Episode 412: Work-life-team balance and getting code-sniped


In this episode, Dave and Jamison answer these questions:

  1. Dear Skillet HQ,

    How would you negotiate a difference in work-life balance between teams?

    I love my job and my immediate team. We’re a tech group within a larger non-tech business, and it’s a fun problem domain.

    Our immediate team has some hard-won work-life balance, in part because it would be hard to hire anyone for the role if that balance wasn’t part of the equation. However, I worry about how to communicate differences when anyone we work with - all the people we’re building software for! - have an unbalanced schedule, because, 👋that’s show-biz 👋

    I even understand why other people have their role set up that way and respect it, but I don’t want to give up my balance either.

    How can I best handle the relationship when that difference is there?

    Love the podcast and the skillet-slack! Thanks for the advice, empathy and good humor.

    Tex Archana

  2. Listener Frustrated asks,

    My work keeps getting stolen in the name of code quality!

    I’m a new backend developer for a team at a large company. I’ve been with this team for almost 3 months now, and the company for over a year. We’re developing an application to replace a legacy system, and the current feature has fairly well described user requirements.
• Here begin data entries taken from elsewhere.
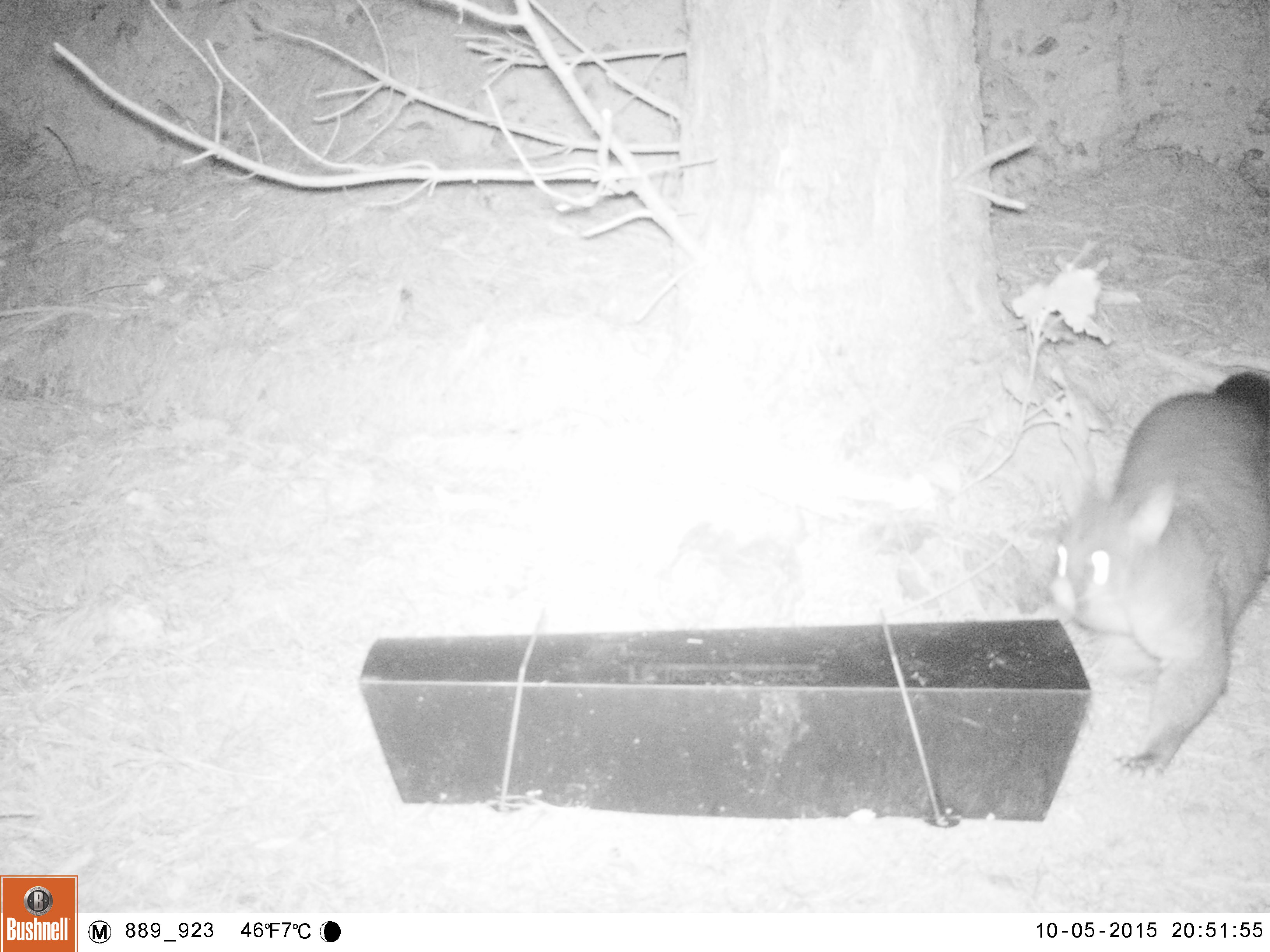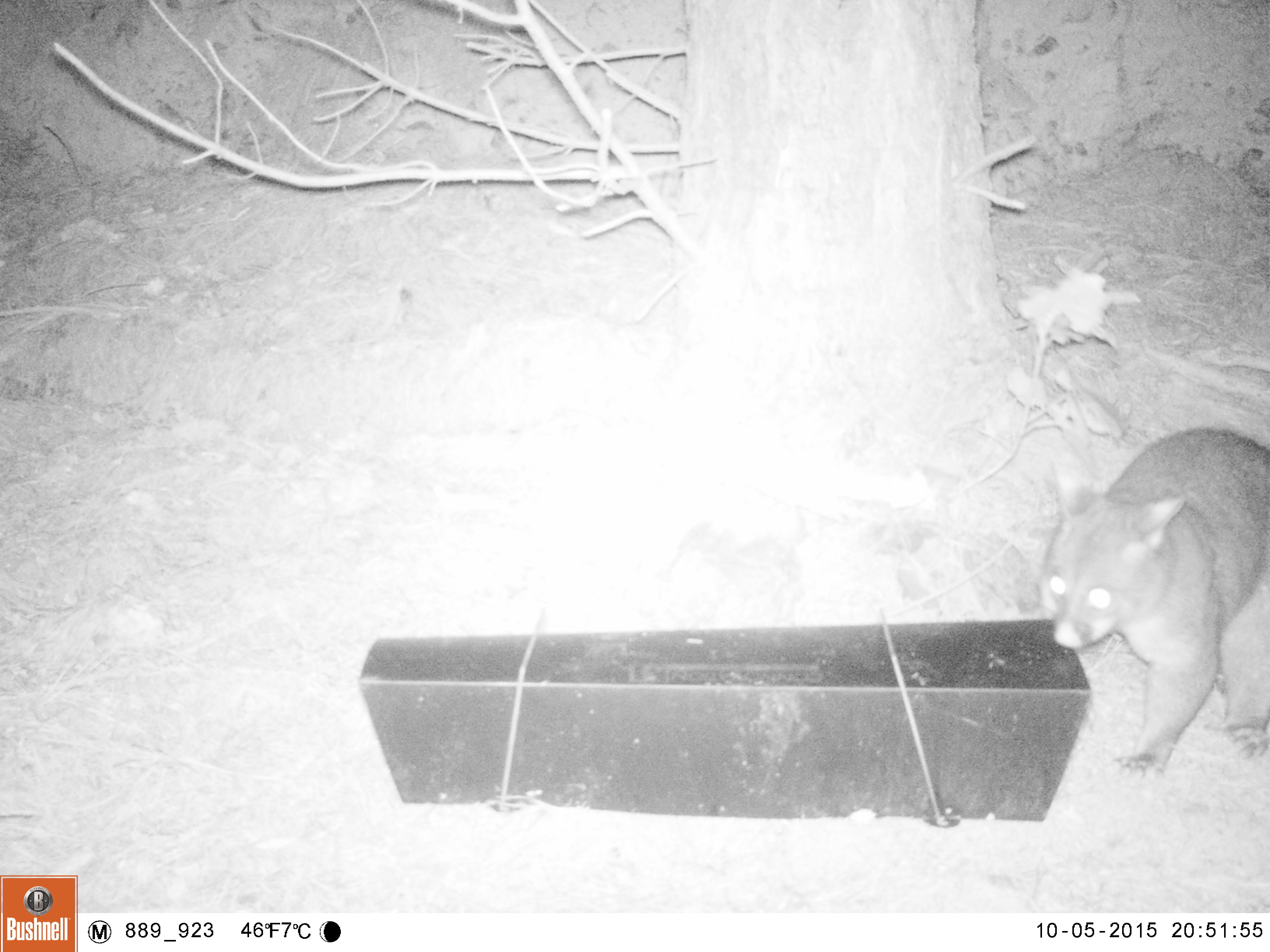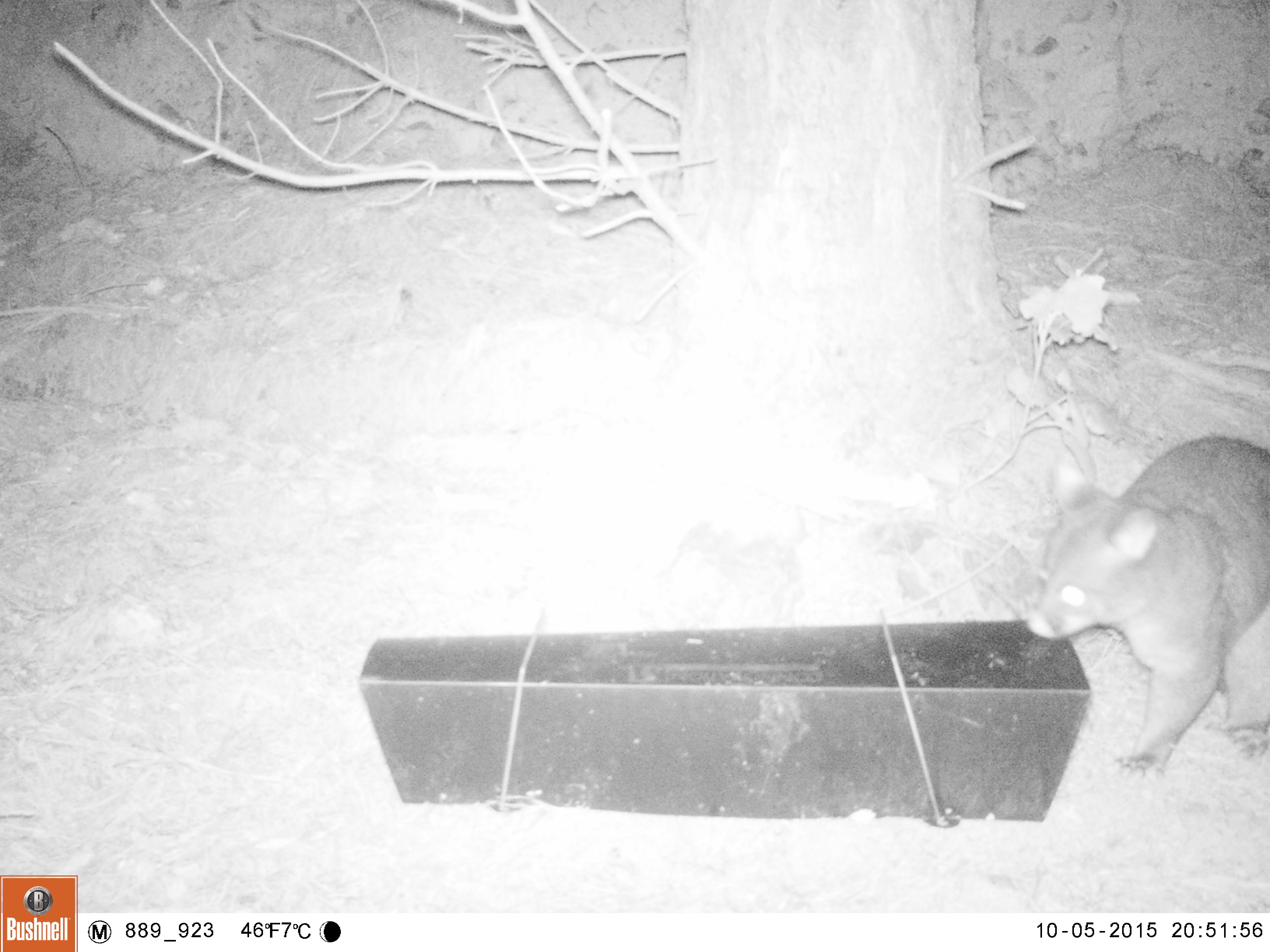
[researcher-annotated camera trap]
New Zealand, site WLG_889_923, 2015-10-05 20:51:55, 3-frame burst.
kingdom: Animalia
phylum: Chordata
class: Mammalia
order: Diprotodontia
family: Phalangeridae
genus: Trichosurus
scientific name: Trichosurus vulpecula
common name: common brushtail possum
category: possum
Possum (common brushtail possum) (Trichosurus vulpecula).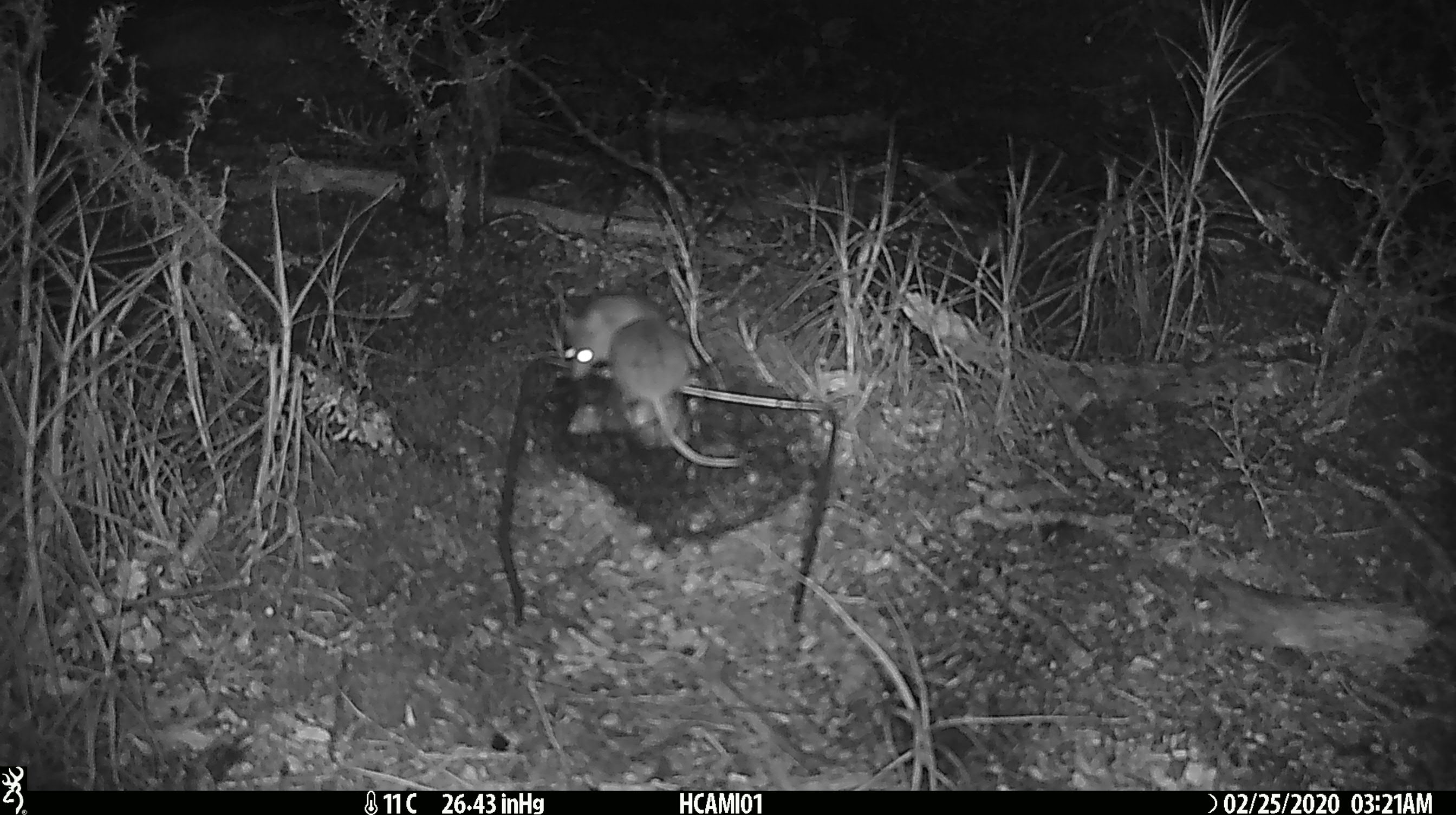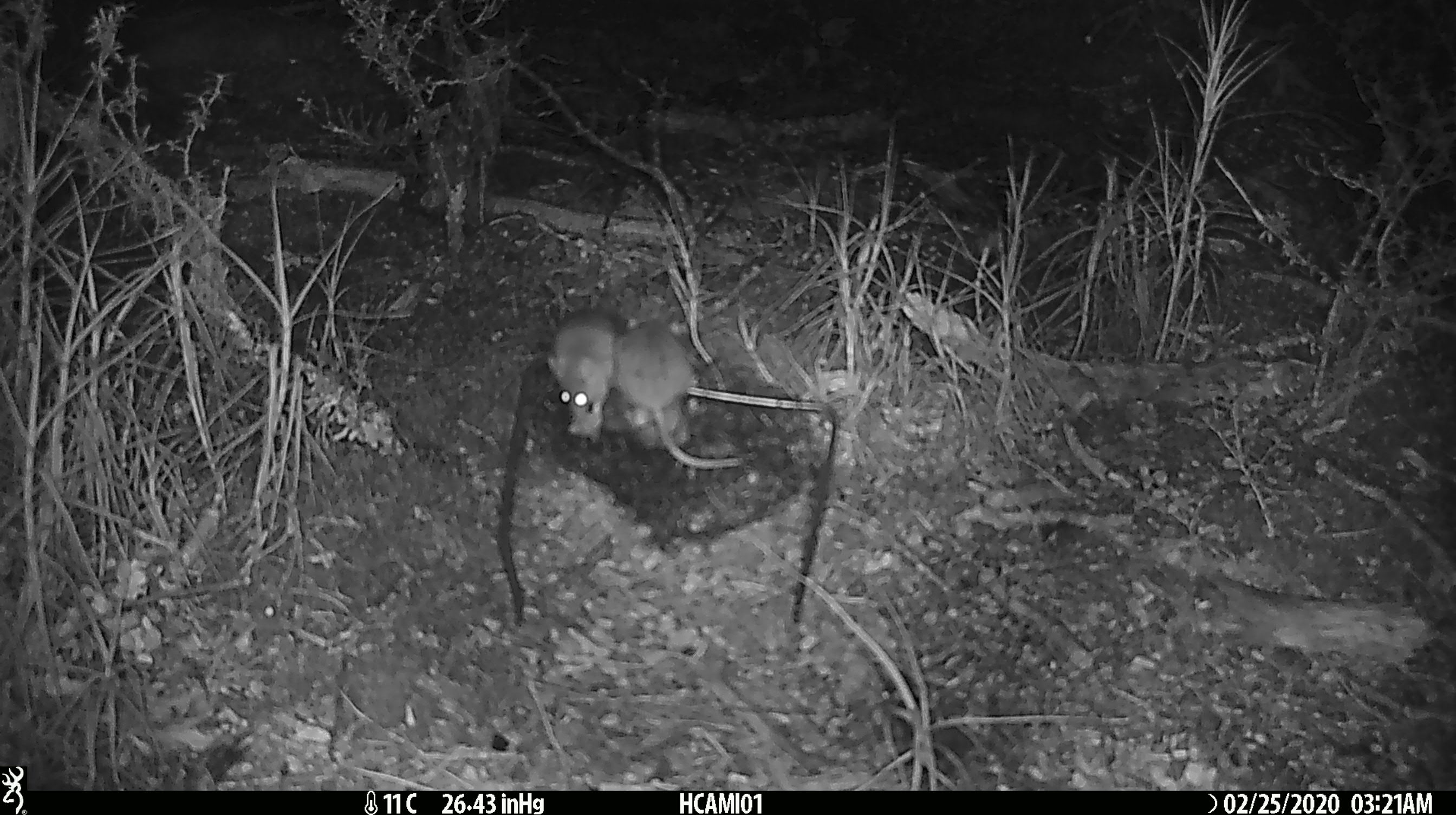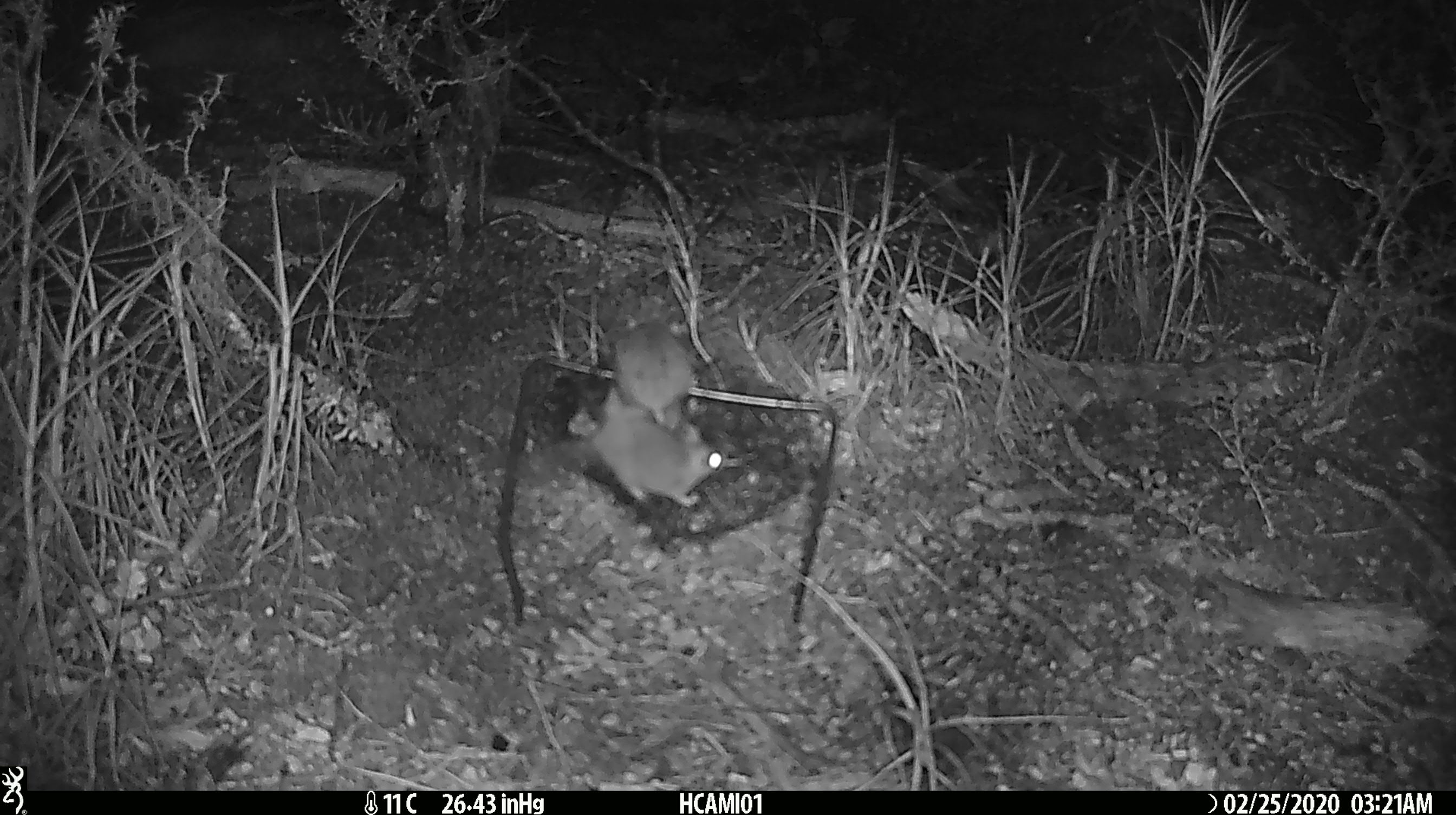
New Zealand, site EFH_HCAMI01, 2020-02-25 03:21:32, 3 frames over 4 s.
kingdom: Animalia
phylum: Chordata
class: Mammalia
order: Rodentia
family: Muridae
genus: Mus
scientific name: Mus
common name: mouse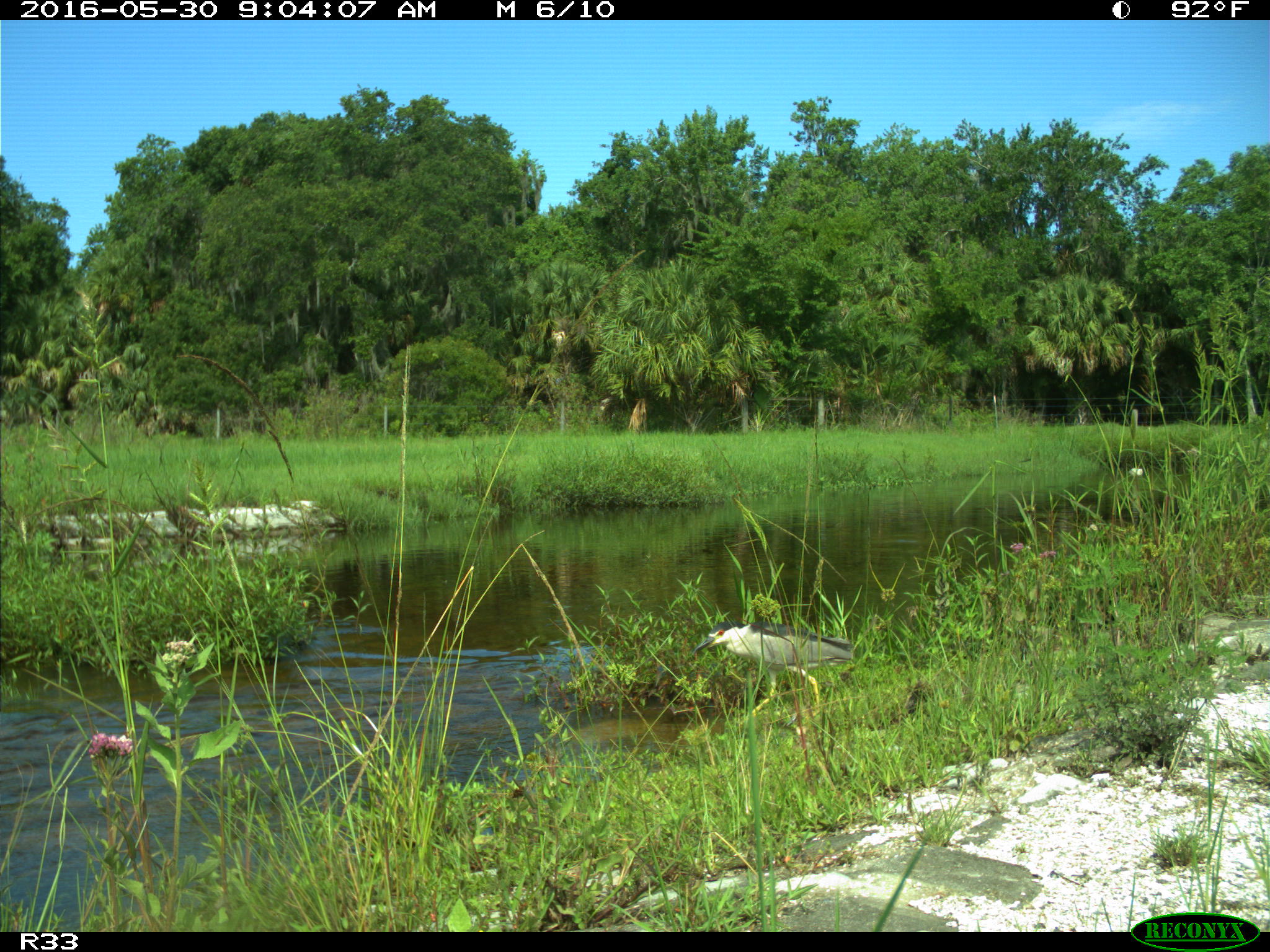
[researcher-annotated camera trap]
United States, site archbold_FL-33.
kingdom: Animalia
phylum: Chordata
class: Aves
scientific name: Aves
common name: birds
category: unidentified bird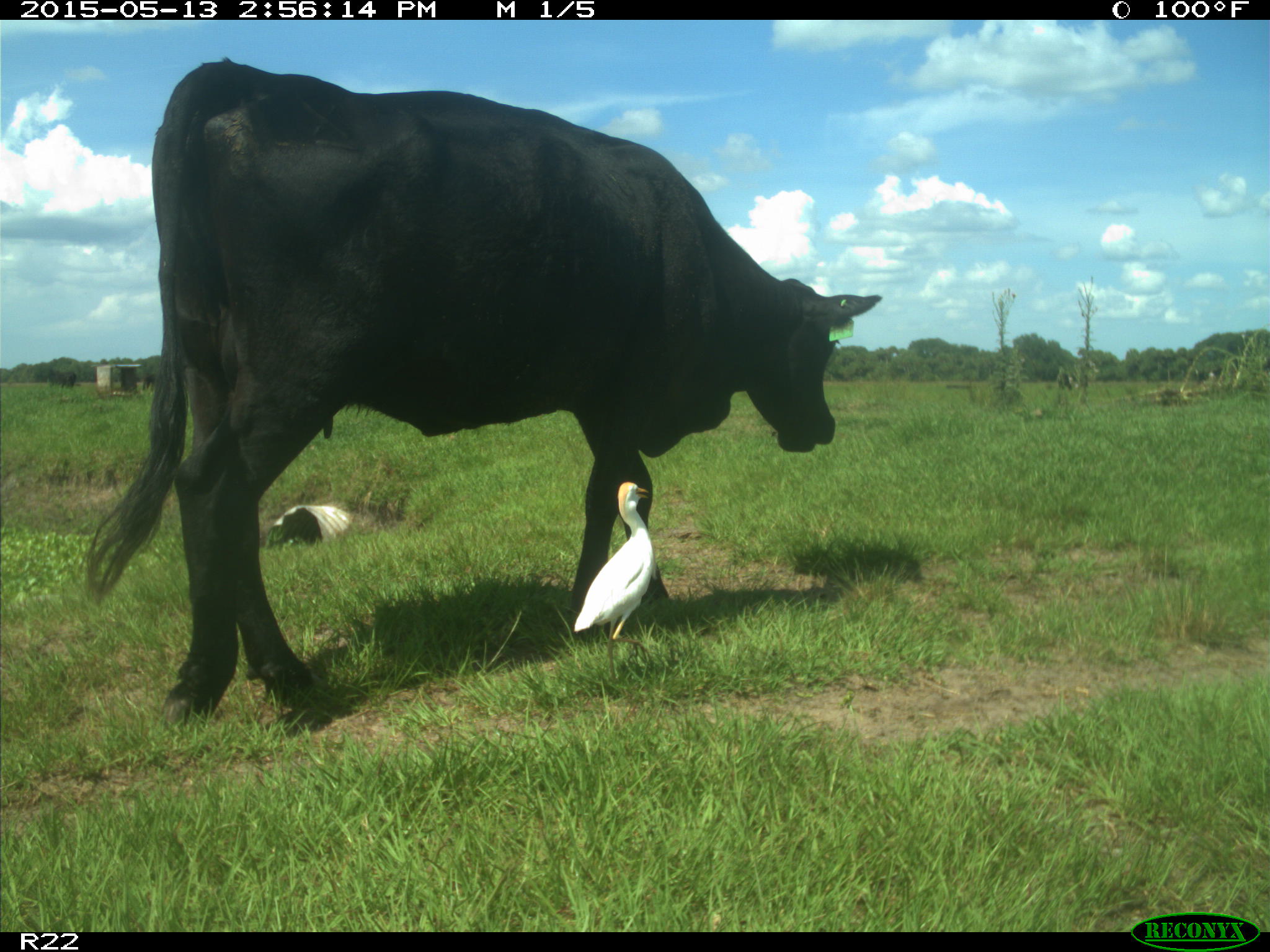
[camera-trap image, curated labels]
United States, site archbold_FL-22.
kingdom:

The front end developers keep finding new implementation issues that require more backend development, so new tasks get added during the sprint. The longest tenure developer (LTD) on the team keeps finding better ways to implement these backend changes, but these ‘better’ ways sometimes don’t meet the newly discovered frontend needs, leading to longer development times. Additionally, the longest tenure developer often takes over the implementation work from me, which is frustrating! The longest tenure developer also sometimes becomes too busy to deliver everything in a timely manner!!

    Additionally, the state of software development maturity is very low, so I’m trying to advocate for more technical process improvements like CICD and using version control more than once per sprint! I am frustrated and finding it hard to keep up motivation when everything is such a mess, and the other devs defer to the longest tenure dev who pushes back on many of these things.

    My code quality is fine, but I haven’t yet learned enough about our application to be able to identify these larger, cleaner approaches. Every code review so far has had no issues with my code quality, but inspires the longest tenure dev to implement a simpler solution, and they often will take my tickets and repurpose them for the new work! I’m worried that if anyone looks at productivity metrics they’ll not look good for me, and it’s hard to say what I’ve accomplished so far.

    Is my frustration valid? Should I quit my job?